Sounds of a new season
Posted by Miqe on March 19, 2007
The snow has melted and our forests, yards, fields and anywhere able to hold water are potential habitat for our amphibian friends.In particular — the vocal amphibians — frogs and toads, are ready to start their chanting in our local wetlands and ephemeral ponds.
If you get enough spring peepers together and singing, it may remind you of Christmas time.
Thousands of these nickel-sized frogs all singing together sound like “jingle-bells.”
Isolate one, and it is a singular “peep”, a very loud one for such a small creature.
Scientifically known as Hyla crucifer, an X-shaped cross on its back is partly responsible for its name. It is classified with the tree frogs, however, you’ll nary see one above ankle level.
Spring peepers are found statewide and are very common in nearly every open wetland type.
Put on the rubber boots and take a flashlight with you and walk the edge or even wade in (carefully, of course). Hold the flashlight next to your head, pointing the beam in the direction of sight.
Look for little eyeballs reflecting back at you. You’ll be amazed at how many peepers can fit in such a small area.
Get your glimpse early, because, once the female lays her 1,000-plus eggs, they hunker down, quit vocalizing, and are rarely seen for the rest of the year. They are also one of the few species that can survive the partial freezing of their body fluids.
A good characteristic to have if you live in a northern climate.
From a distance, you would swear you were hearing a dabble of ducks quacking away on a far-off pond.
Upon further investigation, you’ll see small, brown bobbing frogs scurrying across the water’s surface desperately trying to attract a mate.
About two inches in length, the wood frog is as widespread as the spring peeper but not as common.

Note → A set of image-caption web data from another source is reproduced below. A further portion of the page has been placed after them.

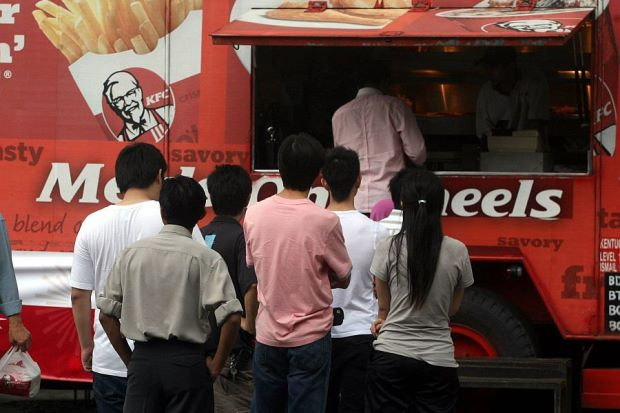 People queuing up at a mobile fast food outlet. - filepic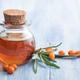Sea buckthorn oil on blue - PhotoDune Item for Sale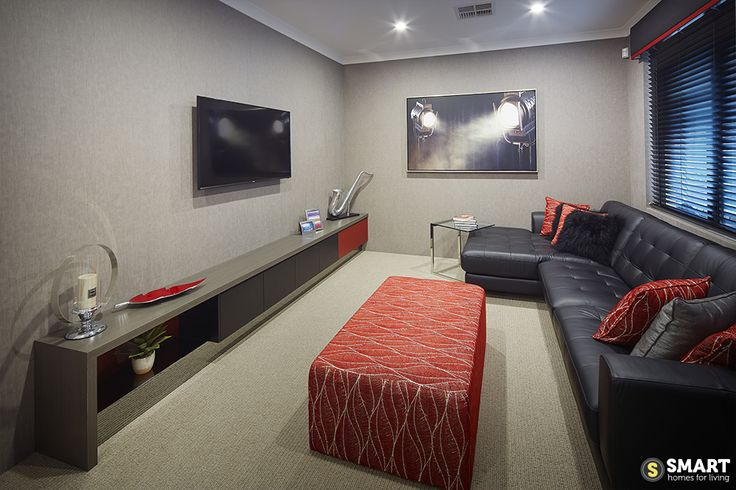 The cosy home of The Apex, with red accents warming the room.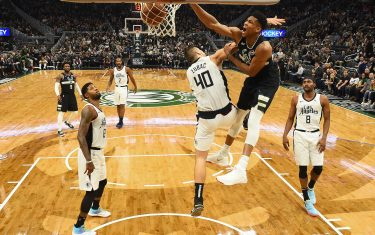MILWAUKEE, WISCONSIN - DECEMBER 06:  Giannis Antetokounmpo #34 of the Milwaukee Bucks dunks over Ivica Zubac #40 of the Los Angeles Clippers during the second half of a game at Fiserv Forum on December 06, 2019 in Milwaukee, Wisconsin. NOTE TO USER: User expressly acknowledges and agrees that, by downloading and or using this photograph, User is consenting to the terms and conditions of the Getty Images License Agreement.  (Photo by Stacy Revere/Getty Images)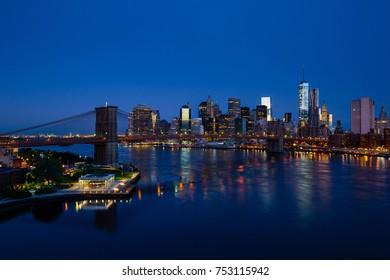 Blue New York panorama with Lower Manhattan and Brooklyn bridge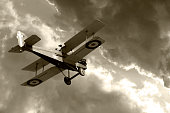 Vintage biplane flying into storm clouds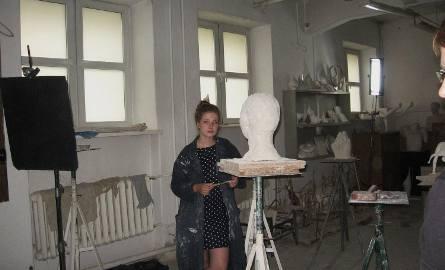 Maria patrzy smutno na rzeźbę.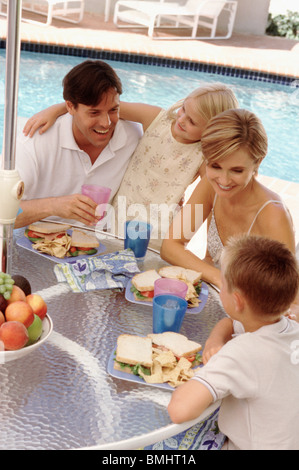Family eating lunch by the pool - Stock Photo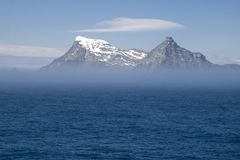 Free View Of South Georgia Island From The Sea With Mist Royalty Free Stock Photo - 142275195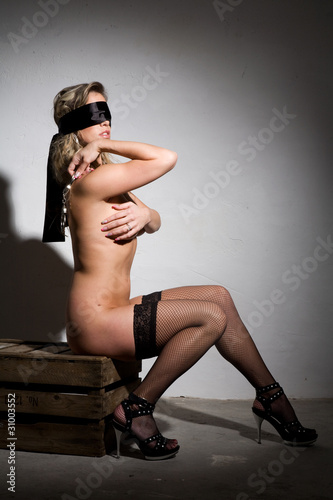 beautiful sexy nude girl with blindfold and bound in dungeon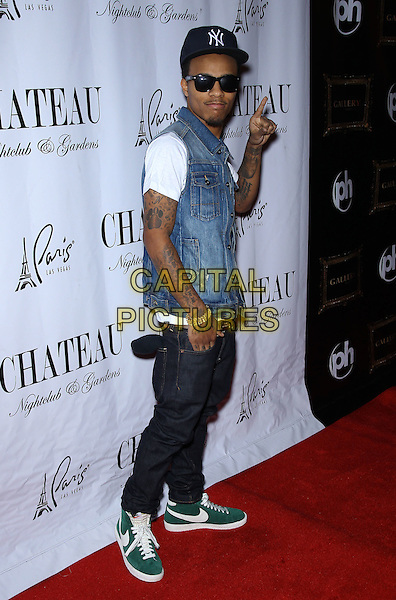 Bow Wow aka Shad Gregory Moss.Bow Wow walks the red carpet at Chateau Nightclub inside The Paris Las Vegas,  Las Vegas, Nevada, USA, .14th January 2012..full length cap hat sunglasses denim sleeveless  shirt white t-shirt jeans trainers  nike green  hand gesture .CAP/ADM/MJT.© MJT/AdMedia/Capital Pictures.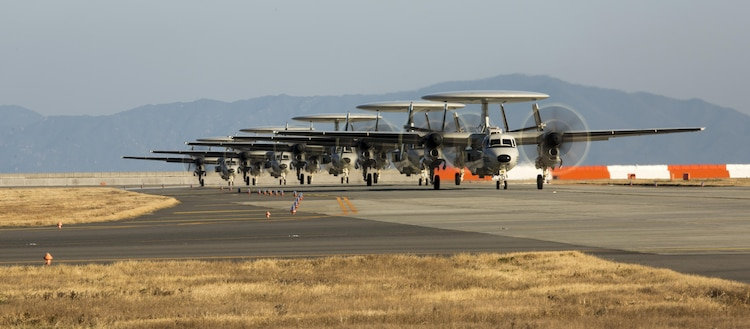 Five U.S. Navy E-2D Advanced Hawkeyes with Carrier Airborne Early Warning Squadron (VAW) 125, land at Marine Corps Air Station Iwakuni, Japan, Feb. 2, 2017. VAW-125 arrived at MCAS Iwakuni from Naval Station Norfolk, Va. The E-2D Advanced Hawkeye is equipped with the most advanced airborne radar in the world, possessing systems which increase the capabilities to defend Japan and provide security in the Indo-Asia-Pacific region. (U.S. Marine Corps photo by Lance Cpl. Jacob A. Farbo)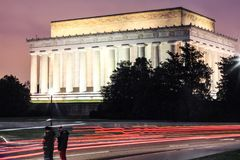 Lincoln memorial at night with couple stand still. Amazing long exposure at Lincoln memorial at night with car tails stock images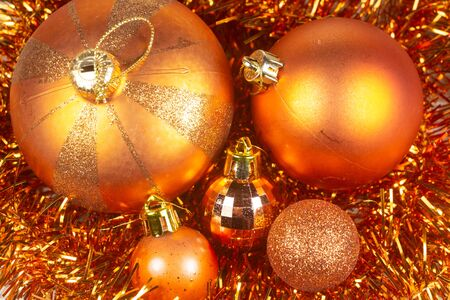 Orange baubles on tinsel as decoration for Christmas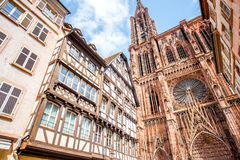 Strasbourg city in France. Street view from below on the beautiful old buildings and Notre-Dame cathedral in Strasbourg city, France Royalty Free Stock Photography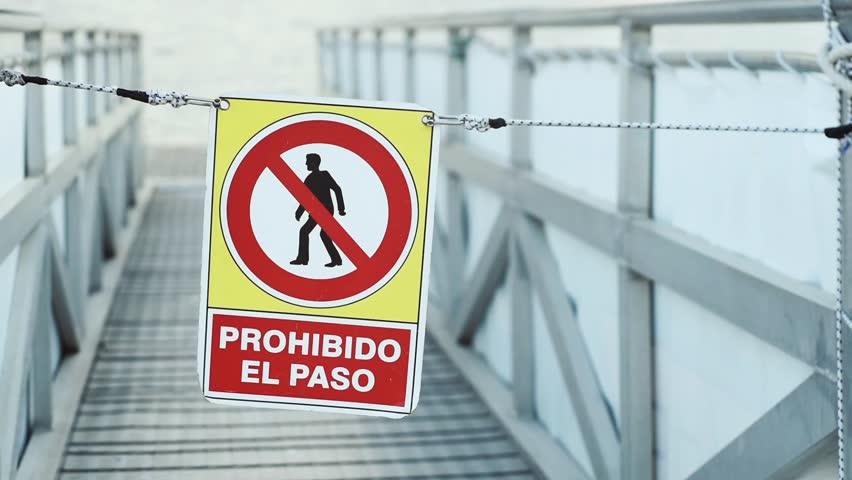No trespassing spanish sign Prohibido El Paso waving in the wind in a sea port.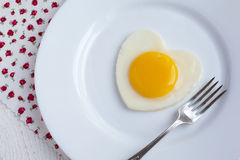 Fried egg in a heart shape in a white plate Royalty Free Stock Images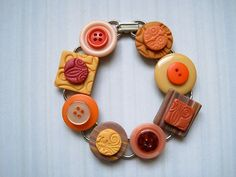 Repurposed Vintage Button Bracelet with Clay Tiles in Tangerine and Peach.  Such a fun piece!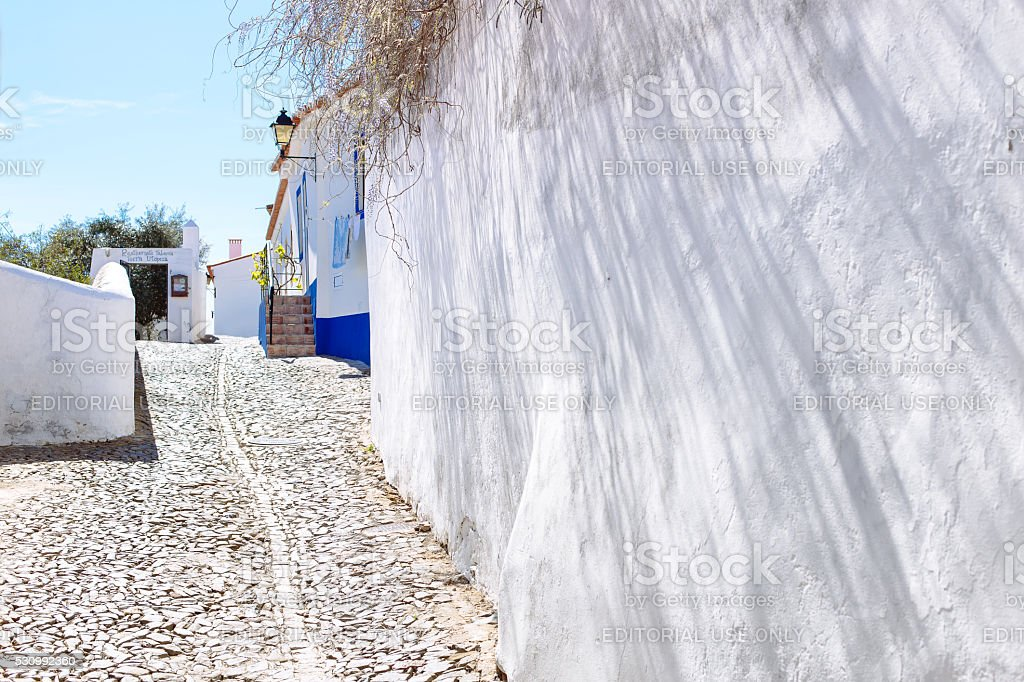 Small alley in the village of Mertola, Portugal. stock photo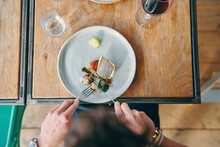 Man Having Meal In Restaurant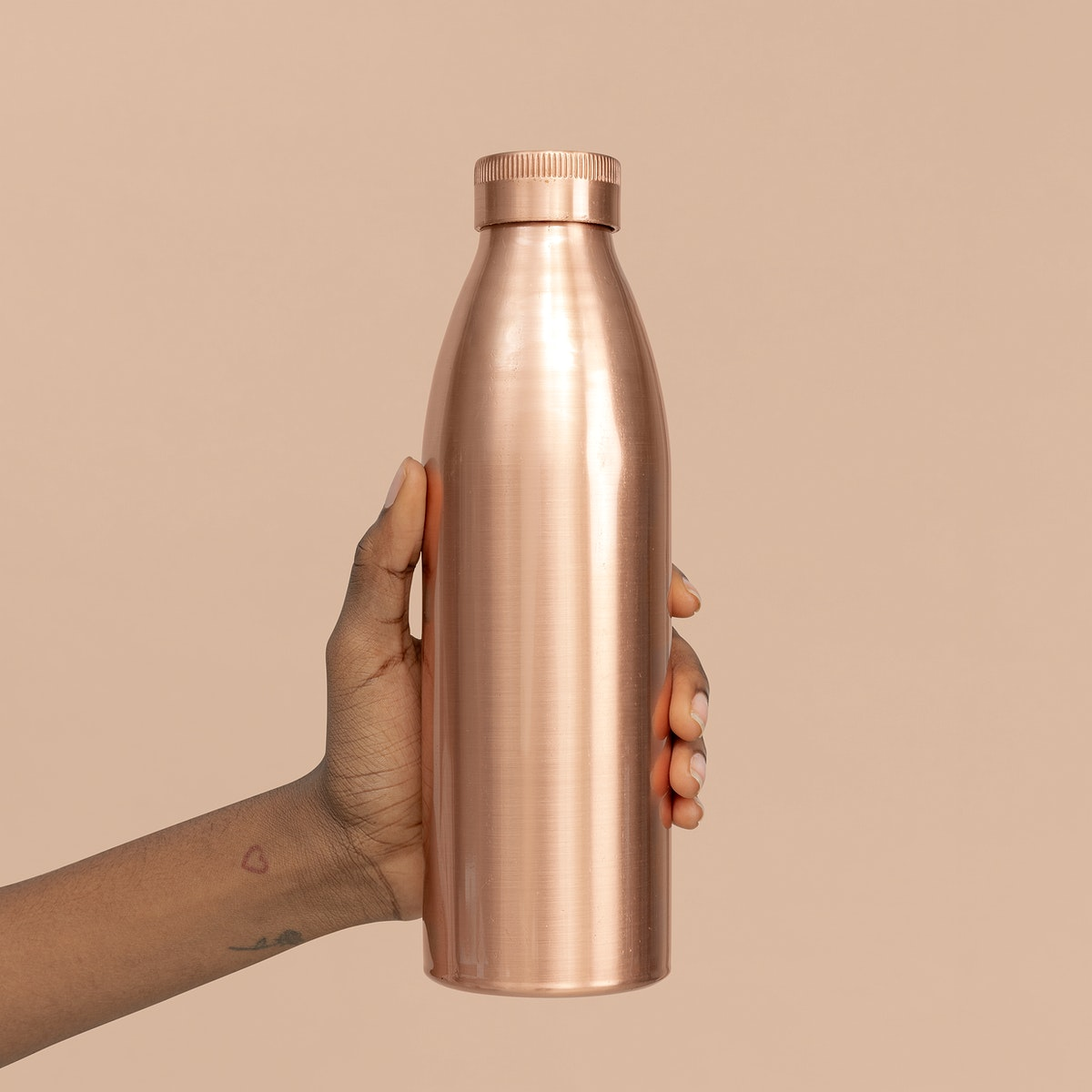 Hand holding a copper stainless steel bottle mockup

They will frequent the same habitat in the spring, but migrate into local woodlands to spend their summers foraging for small invertebrates.
Similar in appearance to the wood frog, the chorus frog is about half the size and emits a sound reminiscent of running your thumb down the teeth of a comb.
There are two subspecies of chorus frog, the western and boreal.
The western chorus frog lives entirely in the Lower Peninsula.The Upper Peninsula is devoid of chorus frogs. However, Isle Royale is home to the western variety.
Usually the first frog to sing in the spring, it may be due to the fact they hibernate in the same areas where they sing.
A female can lay as many as 1,500 eggs in mid-April, and tadpoles will metamorphose into adults in about six weeks.
Worldwide, amphibians are disappearing.
It is suspected that more than 100 species have disappeared in the past century.
Although extinctions are infamously complicated to confirm, 34 have been confirmed as extinct since 1,500 and 113 have not been seen since 1980.
According to the World Conservation Union, one third of all amphibian species have a 10 percent or greater chance of becoming extinct in the next 100 years.
By far, habitat destruction and degradation is the number one direct cause.
Mysteriously, there are many species that have just disappeared in the most pristine areas of earth.
Until of late scientists have not been able to precisely pinpoint the reasons behind this decline.
However, a strong correlation has been developed between the introduction of the exotic chytrid fungus and decline of frogs since the 1980’s.
A simple thing you can do is limiting the amount of harsh chemicals entering local bodies of water. Eliminate the use of harsh fertilizers and pesticides in your yard, especially if you live along a lake, stream, or wetland.
Don’t purchase wild caught amphibians as pets and don’t keep native ones as pets, either.
Let’s respect these small creatures for their contribution to our fauna and providing a natural concert throughout the spring and summer months.
Thomas Funke is a free lance writer. He has heard or seen all of Michigan’s 14 frog species and subspecies.